Given passage:
————————
Citigroup today announced a multiyear strategic partnership that will see the bank move parts of its vast financial infrastructure to a platform hosted by Alphabet subsidiary Google Cloud. New York–based Citi, the fourth largest bank in America by assets, currently relies heavily on hardware. It expects the integration to a virtual environment will make it easier to customize its financial pipes and respond to consumers' ever-changing demands.
As part of the partnership, Balaji Kumar, Citi’s head of global technology infrastructure, told Fortune, the bank will also be using Google Cloud’s Vertex AI platform to build a number of financial tools for customers using artificial intelligence. Though details about which applications might launch first weren’t disclosed, Kumar says “quite a few” pilots are already in the works.
“It's a massive opportunity for us to engage in technology modernization,” says Kumar. The infrastucture upgrade is part of a larger effort at Citi to better capitalize on the bank’s financial pipes, which power much of the global economy, and comprise half of the bank’s revenue.
Though the partnership is still in its early days, Rohit Bhat, the managing director of Google Cloud’s financial services division, says that Google Cloud’s engineering, product, and sales teams have been working with Citi’s technology and business enablement team for months and much of the technology they’ve codeveloped is quite mature.
Top among the Google Cloud upgrades at Citi is a high-performance-computing (HPC) capability that will run millions of risk calculations a day for Citi’s Markets business. The software is expected to reduce latency—or delays—by preemptively checking transactions to ensure they have enough compute power and storage to execute.
Through the partnership Citi also has access to Vertex AI, the enterprise version of Google's proprietary Gemini AI, and other open source large language models (LLMs), including Gemma, Meta, and Mistral. In the future, the bank anticipates using the AI tool to complete other pilots currently being developed, including for customer service and call centers, document digitization, and customized marketing tools.
Implementing cloud and AI tools give rise to new security considerations, ranging from where the data comes from to who can access it. To address those concerns, Kumar says, "every use case is governed and monitored and approved" before it is rolled out for public use. That includes careful analysis of the kind of data used, where is it is hosted, and whether the data is being stored for future use or being actively used.
“We're starting with the modernization platform really focused around reducing risk," says Google's Bhat. "That is the foundation layer of then how we go into some of the more innovative things we're building: new products, services, and enhancing customer experience across the firm.”
Strategic placement
The partnership is part of Citi CEO Jane Fraser’s larger effort to highlight the role its financial infrastructure plays in the economy. Last year, Fraser reportedly reorganized the firm’s business lines to emphasize the role the bank’s treasury and custody services play in global finance.
"The end state will be a simplified operating model,” says Citi's Kumar. “Which is what our CEO and our executives have talked about quite a lot: the ability for us to meet the customers where they are, for us to be able to launch products at scale.”
This partnership is also part of Citi’s broader AI strategy. A widely covered Citi report in June predicted that 56% of banking jobs were ripe to be displaced by AI. Four days after the report was published the bank announced a strategic investment in commercial lending AI startup Numerated to improve commercial lending analysis.
————————
The data:
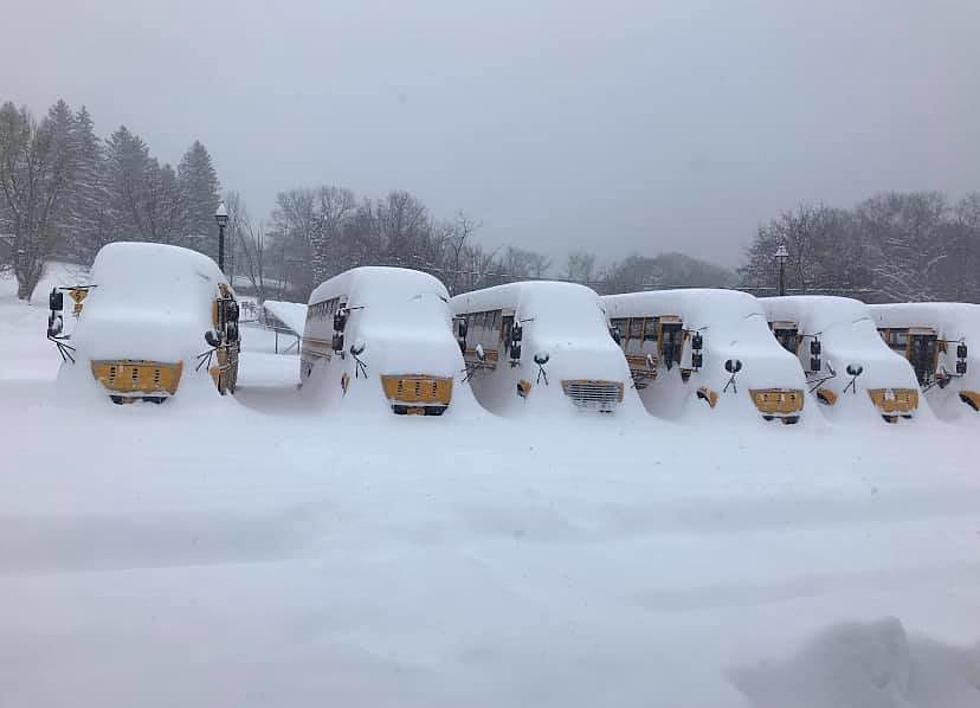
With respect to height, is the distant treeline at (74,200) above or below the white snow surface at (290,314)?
————————
Assignment A:
Answer these questions using the article on Citi's Google Cloud partnership, one answer per line.
(i) Which Google Cloud platform will Citi use to build AI-based financial tools for customers?
(ii) How many risk calculations a day will the high-performance-computing capability run, and for which Citi business?
(iii) According to the Citi report in June, what percentage of banking jobs were ripe to be displaced by AI?
Assignment B: Transcribe everything in the article on Citi's Google Cloud partnership from "Top among the" down to "storage to execute.".

Problem solution A:
(i) Vertex AI
(ii) Millions of risk calculations a day, for Citi's Markets business
(iii) 56%

Problem solution B:
Top among the Google Cloud upgrades at Citi is a high-performance-computing (HPC) capability that will run millions of risk calculations a day for Citi’s Markets business. The software is expected to reduce latency—or delays—by preemptively checking transactions to ensure they have enough compute power and storage to execute.